Answer:
Option A. LR = N2O4, 45.7g N2 formed
Step-by-step explanation:
The balanced equation for the reaction is given below:
N2O4(l) + 2N2H4(l) → 3N2(g) + 4H2O(g)
Next, we shall determine the masses of N2O4 and N2H4 that reacted and mass of N2 produced from the balanced equation. This is illustrated below:
Molar mass of N2O4 = 92.02 g/mol
Mass of N2O4 from the balanced equation = 1 x 92.02 = 92.02 g
Molar mass of N2H4 = 32.05 g/mol
Mass of N2H4 from the balanced equation = 2 x 32.05 = 64.1g
Molar mass of N2 = 2x14.01 = 28.02g/mol
Mass of N2 from the balanced equation = 3 x 28.02 = 84.06g
Summary:
From the balanced equation above,
92.02g of N2O4 reacted with 64.1g of N2H4 to produce 84.06g of N2.
Next, we shall determine the limiting reactant.

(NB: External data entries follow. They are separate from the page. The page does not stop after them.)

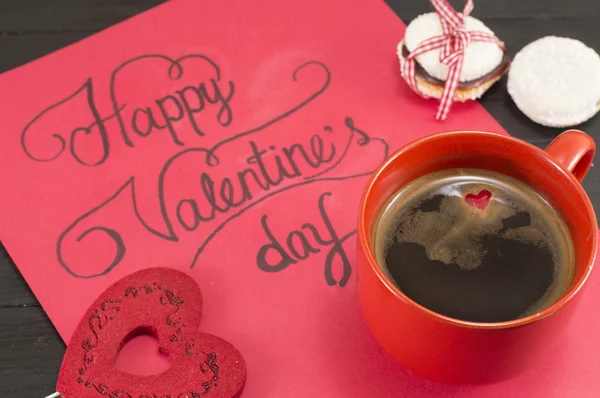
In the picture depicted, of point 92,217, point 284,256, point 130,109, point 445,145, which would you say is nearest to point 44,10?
point 130,109

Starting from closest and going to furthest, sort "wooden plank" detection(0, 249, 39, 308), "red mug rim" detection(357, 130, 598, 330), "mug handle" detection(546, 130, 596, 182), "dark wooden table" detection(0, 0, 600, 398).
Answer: "red mug rim" detection(357, 130, 598, 330)
"mug handle" detection(546, 130, 596, 182)
"wooden plank" detection(0, 249, 39, 308)
"dark wooden table" detection(0, 0, 600, 398)

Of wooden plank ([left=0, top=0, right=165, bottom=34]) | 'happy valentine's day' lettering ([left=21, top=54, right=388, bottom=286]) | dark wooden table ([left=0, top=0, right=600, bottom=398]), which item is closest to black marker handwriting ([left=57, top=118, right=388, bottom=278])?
'happy valentine's day' lettering ([left=21, top=54, right=388, bottom=286])

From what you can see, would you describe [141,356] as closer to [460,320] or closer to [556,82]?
[460,320]

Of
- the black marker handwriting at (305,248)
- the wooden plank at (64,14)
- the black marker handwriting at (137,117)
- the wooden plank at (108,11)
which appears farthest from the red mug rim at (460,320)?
the wooden plank at (64,14)

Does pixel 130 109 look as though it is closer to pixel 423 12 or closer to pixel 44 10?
pixel 44 10

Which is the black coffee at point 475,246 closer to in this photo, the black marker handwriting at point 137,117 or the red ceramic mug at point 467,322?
the red ceramic mug at point 467,322

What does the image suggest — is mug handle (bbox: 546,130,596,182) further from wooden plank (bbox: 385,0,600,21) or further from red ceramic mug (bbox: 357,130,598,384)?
wooden plank (bbox: 385,0,600,21)
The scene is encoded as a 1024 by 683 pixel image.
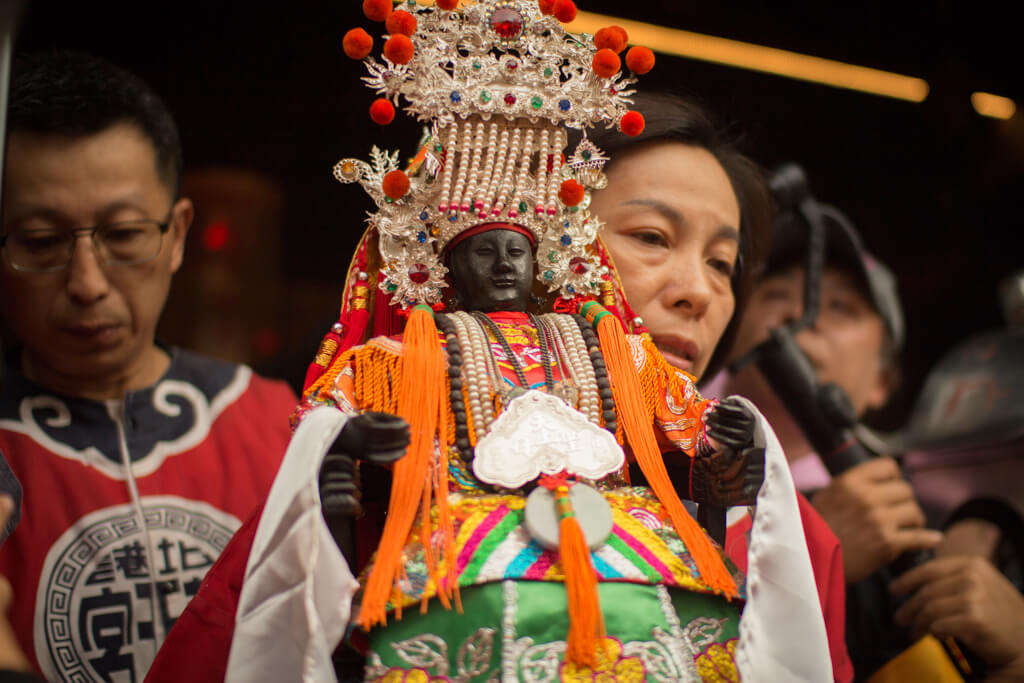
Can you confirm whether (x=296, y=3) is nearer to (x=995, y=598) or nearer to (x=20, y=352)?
(x=20, y=352)

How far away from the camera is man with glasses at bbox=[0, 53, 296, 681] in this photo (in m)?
2.22

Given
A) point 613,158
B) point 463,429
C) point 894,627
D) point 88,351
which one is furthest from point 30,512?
point 894,627

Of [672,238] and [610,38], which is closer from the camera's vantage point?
[610,38]

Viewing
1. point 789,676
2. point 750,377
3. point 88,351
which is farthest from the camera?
point 750,377

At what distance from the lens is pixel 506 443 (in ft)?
5.81

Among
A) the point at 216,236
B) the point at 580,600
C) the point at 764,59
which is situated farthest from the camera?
the point at 764,59

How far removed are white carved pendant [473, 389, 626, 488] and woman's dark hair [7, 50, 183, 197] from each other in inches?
51.9

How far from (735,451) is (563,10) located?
98 cm

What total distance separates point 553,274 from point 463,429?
16.7 inches

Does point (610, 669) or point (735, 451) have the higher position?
point (735, 451)

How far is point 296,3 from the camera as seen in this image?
2.73 m

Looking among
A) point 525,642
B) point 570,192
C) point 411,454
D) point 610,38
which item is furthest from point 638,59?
point 525,642

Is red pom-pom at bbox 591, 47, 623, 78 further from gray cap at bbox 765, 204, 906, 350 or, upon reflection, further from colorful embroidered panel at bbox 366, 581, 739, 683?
gray cap at bbox 765, 204, 906, 350

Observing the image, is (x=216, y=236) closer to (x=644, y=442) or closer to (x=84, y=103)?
(x=84, y=103)
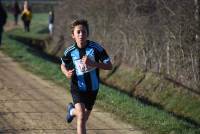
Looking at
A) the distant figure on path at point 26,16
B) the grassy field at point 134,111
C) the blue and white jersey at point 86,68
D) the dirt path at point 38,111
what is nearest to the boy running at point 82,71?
the blue and white jersey at point 86,68

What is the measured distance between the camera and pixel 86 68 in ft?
26.1

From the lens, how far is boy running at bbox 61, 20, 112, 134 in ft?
25.8

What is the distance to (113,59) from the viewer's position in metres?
20.4

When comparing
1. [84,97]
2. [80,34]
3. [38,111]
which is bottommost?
[38,111]

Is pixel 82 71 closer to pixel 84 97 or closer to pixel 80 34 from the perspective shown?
pixel 84 97

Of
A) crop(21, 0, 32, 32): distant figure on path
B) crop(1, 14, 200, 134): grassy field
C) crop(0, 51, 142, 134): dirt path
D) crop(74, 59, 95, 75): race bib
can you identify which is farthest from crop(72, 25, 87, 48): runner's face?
crop(21, 0, 32, 32): distant figure on path

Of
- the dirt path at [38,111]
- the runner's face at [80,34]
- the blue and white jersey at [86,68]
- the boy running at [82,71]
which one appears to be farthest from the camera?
the dirt path at [38,111]

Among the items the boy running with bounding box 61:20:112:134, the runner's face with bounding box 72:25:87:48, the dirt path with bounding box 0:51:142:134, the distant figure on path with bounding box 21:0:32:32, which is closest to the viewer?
the runner's face with bounding box 72:25:87:48

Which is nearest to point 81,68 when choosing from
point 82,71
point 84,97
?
point 82,71

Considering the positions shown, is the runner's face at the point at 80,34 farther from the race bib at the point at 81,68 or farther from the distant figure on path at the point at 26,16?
the distant figure on path at the point at 26,16

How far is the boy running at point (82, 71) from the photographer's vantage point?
7.87 m

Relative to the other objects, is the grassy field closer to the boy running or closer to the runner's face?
the boy running

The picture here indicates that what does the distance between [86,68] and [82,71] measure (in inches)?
3.1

This can be obtained as follow:
From the balanced equation above,
92.02g of N2O4 reacted with 64.1g of N2H4.
Therefore, 50g of N2O4 will react with = (50 x 64.1)/92.02 = 34.83g of N2H4.
From the calculations made above, we can see that only 34.83g out 45g of N2H4 is required to react completely with 50g of N2O4.
Therefore, N2O4 is the limiting reactant and N2H4 is the excess reactant.
Finally, we shall determine the mass of N2 produced from the reaction.
In this case the limiting reactant will be used as it will produce the maximum yield of N2 since all of it is used up in the reaction.
The limiting reactant is N2O4 and the mass N2 produced can be obtained as illustrated below:
From the balanced equation above,
92.02g of N2O4 reacted to produce 84.06g of N2.
Therefore 50g of N2O4 will react to produce = (50 x 84.06)/92.02 = 45.7g of N2.
Therefore, 45.7g of N2 were produced from the reaction.
At the end of the day,
The limiting reactant is N2O4 and 45.7g of N2 were produced from the reaction.